+++ EXERCISE DATA +++

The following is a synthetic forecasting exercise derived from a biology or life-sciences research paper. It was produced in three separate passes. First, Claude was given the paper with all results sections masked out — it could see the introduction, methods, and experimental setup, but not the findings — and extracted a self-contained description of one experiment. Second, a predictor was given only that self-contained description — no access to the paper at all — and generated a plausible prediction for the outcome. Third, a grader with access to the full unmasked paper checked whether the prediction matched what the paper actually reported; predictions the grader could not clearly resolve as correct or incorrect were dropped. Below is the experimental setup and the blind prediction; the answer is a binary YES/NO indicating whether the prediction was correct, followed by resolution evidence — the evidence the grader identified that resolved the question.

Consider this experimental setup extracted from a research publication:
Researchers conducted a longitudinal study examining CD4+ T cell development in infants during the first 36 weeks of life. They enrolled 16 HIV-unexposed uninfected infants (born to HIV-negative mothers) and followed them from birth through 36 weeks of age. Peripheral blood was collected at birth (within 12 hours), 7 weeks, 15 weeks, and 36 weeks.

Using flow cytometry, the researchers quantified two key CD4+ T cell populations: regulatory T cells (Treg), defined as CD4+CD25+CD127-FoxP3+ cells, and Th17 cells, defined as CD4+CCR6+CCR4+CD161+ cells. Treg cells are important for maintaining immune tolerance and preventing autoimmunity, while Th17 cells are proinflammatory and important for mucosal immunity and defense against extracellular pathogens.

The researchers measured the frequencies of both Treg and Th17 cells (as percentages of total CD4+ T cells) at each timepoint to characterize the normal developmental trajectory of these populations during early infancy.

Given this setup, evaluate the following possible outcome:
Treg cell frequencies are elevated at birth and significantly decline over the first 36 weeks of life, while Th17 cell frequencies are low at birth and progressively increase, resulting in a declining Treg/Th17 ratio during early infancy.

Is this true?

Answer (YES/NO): NO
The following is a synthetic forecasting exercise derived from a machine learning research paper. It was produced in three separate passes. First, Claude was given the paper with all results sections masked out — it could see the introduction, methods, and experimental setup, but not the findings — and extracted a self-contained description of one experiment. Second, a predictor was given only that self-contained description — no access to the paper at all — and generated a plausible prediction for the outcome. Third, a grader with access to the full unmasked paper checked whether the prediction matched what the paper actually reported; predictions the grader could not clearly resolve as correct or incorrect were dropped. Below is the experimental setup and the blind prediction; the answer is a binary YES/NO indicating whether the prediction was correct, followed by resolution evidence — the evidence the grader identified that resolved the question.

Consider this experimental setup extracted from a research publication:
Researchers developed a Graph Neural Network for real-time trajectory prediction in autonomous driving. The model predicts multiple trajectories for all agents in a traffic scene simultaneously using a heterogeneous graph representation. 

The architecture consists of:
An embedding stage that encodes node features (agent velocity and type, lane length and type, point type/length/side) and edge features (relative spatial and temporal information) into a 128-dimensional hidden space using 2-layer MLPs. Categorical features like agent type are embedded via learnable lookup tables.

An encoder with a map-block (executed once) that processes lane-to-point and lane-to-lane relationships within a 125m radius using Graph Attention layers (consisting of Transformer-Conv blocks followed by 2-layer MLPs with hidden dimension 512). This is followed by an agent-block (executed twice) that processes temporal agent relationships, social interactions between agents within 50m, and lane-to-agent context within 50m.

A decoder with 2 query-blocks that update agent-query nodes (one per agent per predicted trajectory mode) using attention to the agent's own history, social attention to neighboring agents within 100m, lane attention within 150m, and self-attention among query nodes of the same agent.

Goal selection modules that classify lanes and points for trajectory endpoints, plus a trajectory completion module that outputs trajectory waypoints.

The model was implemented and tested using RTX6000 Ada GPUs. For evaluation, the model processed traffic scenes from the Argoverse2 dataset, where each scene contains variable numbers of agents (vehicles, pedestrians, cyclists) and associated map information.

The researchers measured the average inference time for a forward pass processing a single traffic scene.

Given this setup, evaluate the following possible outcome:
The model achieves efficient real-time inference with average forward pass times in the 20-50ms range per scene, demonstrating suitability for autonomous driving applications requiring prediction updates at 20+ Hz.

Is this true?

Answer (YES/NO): NO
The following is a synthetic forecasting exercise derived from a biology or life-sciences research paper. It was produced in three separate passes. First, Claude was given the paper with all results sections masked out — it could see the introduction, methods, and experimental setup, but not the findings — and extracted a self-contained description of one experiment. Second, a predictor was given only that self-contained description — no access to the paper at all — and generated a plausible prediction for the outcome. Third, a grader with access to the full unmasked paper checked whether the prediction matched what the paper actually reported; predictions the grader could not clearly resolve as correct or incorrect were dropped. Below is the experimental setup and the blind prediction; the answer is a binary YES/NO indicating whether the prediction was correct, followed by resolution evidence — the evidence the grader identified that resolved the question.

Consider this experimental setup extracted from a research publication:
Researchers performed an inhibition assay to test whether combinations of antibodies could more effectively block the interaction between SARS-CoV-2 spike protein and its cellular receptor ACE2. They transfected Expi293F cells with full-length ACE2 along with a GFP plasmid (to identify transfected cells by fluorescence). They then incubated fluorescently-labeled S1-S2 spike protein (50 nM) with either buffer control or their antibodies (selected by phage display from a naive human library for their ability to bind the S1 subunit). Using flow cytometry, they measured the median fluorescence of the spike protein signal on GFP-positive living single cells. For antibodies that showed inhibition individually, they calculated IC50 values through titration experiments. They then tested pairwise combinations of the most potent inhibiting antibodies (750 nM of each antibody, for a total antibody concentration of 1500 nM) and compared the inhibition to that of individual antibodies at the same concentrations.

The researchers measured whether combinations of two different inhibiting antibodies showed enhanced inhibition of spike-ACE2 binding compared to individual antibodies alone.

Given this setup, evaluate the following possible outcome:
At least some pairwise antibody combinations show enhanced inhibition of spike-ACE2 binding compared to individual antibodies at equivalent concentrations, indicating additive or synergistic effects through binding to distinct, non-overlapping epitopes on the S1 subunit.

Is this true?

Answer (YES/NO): YES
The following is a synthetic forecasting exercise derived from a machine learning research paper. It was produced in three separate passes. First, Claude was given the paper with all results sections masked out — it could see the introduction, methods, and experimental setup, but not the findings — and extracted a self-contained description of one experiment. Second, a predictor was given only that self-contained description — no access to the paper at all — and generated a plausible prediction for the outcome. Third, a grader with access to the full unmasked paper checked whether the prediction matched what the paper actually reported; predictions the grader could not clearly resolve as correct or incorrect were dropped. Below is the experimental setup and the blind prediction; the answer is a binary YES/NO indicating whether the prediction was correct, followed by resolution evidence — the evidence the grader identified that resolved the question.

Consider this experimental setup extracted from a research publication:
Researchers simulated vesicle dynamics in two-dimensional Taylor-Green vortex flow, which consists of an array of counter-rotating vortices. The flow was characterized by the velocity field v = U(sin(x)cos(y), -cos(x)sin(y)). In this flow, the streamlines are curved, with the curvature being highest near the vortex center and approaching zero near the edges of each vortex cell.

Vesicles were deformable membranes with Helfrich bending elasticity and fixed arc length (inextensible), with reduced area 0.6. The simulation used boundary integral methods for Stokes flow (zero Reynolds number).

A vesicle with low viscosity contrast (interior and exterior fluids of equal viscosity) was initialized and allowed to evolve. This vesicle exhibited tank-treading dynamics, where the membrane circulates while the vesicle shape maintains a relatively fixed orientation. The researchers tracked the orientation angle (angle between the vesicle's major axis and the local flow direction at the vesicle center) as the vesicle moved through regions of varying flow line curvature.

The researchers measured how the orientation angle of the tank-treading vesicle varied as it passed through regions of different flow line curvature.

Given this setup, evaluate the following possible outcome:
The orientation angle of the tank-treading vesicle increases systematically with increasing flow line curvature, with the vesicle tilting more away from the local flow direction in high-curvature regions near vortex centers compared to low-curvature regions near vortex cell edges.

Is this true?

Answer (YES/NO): NO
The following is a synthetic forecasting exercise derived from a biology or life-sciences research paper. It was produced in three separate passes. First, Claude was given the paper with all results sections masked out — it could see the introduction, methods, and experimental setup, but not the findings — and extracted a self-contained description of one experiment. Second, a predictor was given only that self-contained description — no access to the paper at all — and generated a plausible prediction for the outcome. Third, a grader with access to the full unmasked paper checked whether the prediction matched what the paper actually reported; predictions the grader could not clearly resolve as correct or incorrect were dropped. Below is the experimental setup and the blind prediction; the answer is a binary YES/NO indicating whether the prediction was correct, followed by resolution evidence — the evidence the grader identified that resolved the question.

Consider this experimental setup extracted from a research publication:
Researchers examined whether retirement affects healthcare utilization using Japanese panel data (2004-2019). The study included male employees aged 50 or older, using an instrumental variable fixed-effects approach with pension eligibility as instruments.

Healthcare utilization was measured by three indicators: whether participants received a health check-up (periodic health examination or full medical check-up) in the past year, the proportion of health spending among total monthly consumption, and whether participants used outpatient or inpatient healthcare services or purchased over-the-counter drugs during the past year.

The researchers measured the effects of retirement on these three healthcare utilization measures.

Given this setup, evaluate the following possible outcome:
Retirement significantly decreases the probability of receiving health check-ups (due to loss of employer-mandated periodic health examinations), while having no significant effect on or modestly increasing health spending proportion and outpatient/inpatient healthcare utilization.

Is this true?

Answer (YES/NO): YES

+++

*TASK OBJECTIVE*. Copy every line from the records that holds the string "inference".

*REPLY TO THE TASK*.
The researchers measured the average inference time for a forward pass processing a single traffic scene.
The model achieves efficient real-time inference with average forward pass times in the 20-50ms range per scene, demonstrating suitability for autonomous driving applications requiring prediction updates at 20+ Hz.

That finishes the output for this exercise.